Ca 2+ oscillations in rat carotid body type 1 cells in normoxia and hypoxia.

We studied the mechanisms by which carotid body glomus (type 1) cells produce spontaneous Ca ²⁺ oscillations in normoxia and hypoxia. In cells perfused with normoxic solution at 37°C, we observed relatively uniform, low-frequency Ca ²⁺ oscillations in >60% of cells, with each cell showing its own intrinsic frequency and amplitude. The mean frequency and amplitude of Ca ²⁺ oscillations were 0.6 ± 0.1 Hz and 180 ± 42 nM, respectively. The duration of each Ca ²⁺ oscillation ranged from 14 to 26 s (mean of ∼20 s). Inhibition of inositol (1,4,5)-trisphosphate receptor and store-operated Ca ²⁺ entry (SOCE) using 2-APB abolished Ca ²⁺ oscillations. Inhibition of endoplasmic reticulum Ca ²⁺ -ATPase (SERCA) using thapsigargin abolished Ca ²⁺ oscillations. ML-9, an inhibitor of STIM1 translocation, also strongly reduced Ca ²⁺ oscillations. Inhibitors of L- and T-type Ca ²⁺ channels (Ca _v ; verapamil>nifedipine>TTA-P2) markedly reduced the frequency of Ca ²⁺ oscillations.
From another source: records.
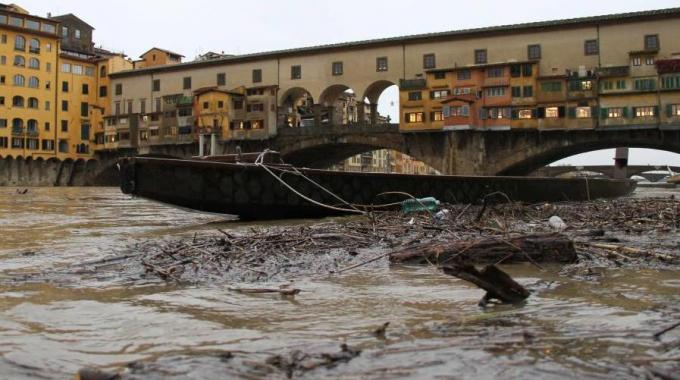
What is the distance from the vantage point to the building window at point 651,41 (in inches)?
1727

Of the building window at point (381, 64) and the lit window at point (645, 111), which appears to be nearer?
the lit window at point (645, 111)

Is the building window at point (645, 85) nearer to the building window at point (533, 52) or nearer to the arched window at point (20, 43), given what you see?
the building window at point (533, 52)

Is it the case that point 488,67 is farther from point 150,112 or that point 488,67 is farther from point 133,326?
point 133,326

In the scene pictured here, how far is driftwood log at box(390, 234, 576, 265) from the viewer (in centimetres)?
602

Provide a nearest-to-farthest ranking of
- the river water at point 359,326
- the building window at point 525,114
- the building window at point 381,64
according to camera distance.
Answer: the river water at point 359,326, the building window at point 525,114, the building window at point 381,64

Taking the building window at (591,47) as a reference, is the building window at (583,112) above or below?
below

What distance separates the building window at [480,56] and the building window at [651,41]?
40.7 feet

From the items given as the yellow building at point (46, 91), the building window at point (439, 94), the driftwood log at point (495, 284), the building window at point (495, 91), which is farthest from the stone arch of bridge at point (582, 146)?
the yellow building at point (46, 91)

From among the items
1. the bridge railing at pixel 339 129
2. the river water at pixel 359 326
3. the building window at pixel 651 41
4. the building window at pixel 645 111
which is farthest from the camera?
the bridge railing at pixel 339 129

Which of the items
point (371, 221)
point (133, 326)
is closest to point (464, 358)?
point (133, 326)

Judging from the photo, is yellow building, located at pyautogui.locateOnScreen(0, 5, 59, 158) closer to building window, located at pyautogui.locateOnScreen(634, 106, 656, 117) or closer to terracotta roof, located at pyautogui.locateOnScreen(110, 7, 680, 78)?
terracotta roof, located at pyautogui.locateOnScreen(110, 7, 680, 78)

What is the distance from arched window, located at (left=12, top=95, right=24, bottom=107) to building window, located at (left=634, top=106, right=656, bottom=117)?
64.7 metres

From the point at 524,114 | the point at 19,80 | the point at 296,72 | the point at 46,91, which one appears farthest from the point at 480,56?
the point at 19,80

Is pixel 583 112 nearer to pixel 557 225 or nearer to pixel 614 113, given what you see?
pixel 614 113
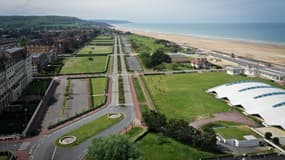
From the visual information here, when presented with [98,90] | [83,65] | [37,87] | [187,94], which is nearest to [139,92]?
[98,90]

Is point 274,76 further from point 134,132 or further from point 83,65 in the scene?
point 83,65

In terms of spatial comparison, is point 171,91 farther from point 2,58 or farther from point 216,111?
point 2,58

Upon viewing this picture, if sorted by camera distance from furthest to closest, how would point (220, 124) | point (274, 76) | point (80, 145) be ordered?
point (274, 76)
point (220, 124)
point (80, 145)

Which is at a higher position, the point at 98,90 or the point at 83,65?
the point at 83,65

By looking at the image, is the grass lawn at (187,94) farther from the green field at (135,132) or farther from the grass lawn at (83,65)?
the grass lawn at (83,65)

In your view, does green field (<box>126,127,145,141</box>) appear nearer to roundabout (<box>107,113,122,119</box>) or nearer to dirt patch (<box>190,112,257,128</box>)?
roundabout (<box>107,113,122,119</box>)
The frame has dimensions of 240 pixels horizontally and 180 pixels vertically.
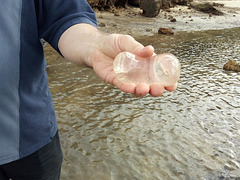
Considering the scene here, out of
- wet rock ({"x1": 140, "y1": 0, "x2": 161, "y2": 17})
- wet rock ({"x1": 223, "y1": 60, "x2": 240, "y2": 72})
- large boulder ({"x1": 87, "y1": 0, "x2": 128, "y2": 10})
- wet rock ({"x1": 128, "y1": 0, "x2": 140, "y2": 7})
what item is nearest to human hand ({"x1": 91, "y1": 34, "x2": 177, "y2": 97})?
wet rock ({"x1": 223, "y1": 60, "x2": 240, "y2": 72})

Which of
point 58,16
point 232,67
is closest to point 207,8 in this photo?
point 232,67

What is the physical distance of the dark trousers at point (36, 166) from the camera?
4.38 ft

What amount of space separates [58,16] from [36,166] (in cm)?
88

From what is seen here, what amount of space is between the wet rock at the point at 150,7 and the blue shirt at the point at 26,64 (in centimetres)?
1305

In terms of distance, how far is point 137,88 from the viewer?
3.62 feet

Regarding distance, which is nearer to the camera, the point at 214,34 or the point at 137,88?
the point at 137,88

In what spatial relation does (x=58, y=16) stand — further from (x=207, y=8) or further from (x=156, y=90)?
(x=207, y=8)

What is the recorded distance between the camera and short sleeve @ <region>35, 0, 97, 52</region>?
1.24 meters

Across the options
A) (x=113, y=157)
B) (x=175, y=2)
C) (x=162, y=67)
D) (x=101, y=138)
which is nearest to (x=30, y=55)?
(x=162, y=67)

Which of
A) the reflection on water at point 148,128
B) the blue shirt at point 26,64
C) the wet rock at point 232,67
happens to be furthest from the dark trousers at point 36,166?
the wet rock at point 232,67

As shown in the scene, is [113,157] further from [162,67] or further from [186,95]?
[186,95]

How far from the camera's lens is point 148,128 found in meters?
3.56

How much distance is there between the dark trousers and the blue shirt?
0.07 metres

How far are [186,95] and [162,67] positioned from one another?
3.74 metres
Thus, Ca ²⁺ oscillations observed in normoxia were caused by cyclical Ca ²⁺ fluxes at the ER, which was supported by Ca ²⁺ influx via Ca ²⁺ channels. Hypoxia (2-5% O ₂ ) increased the frequency and amplitude of Ca ²⁺ oscillations, and Ca _v inhibitors (verapamil>nifedipine>>TTA-P2) reduced these effects of hypoxia. Our study shows that Ca ²⁺ oscillations represent the basic Ca ²⁺ signaling mechanism in normoxia and hypoxia in CB glomus cells.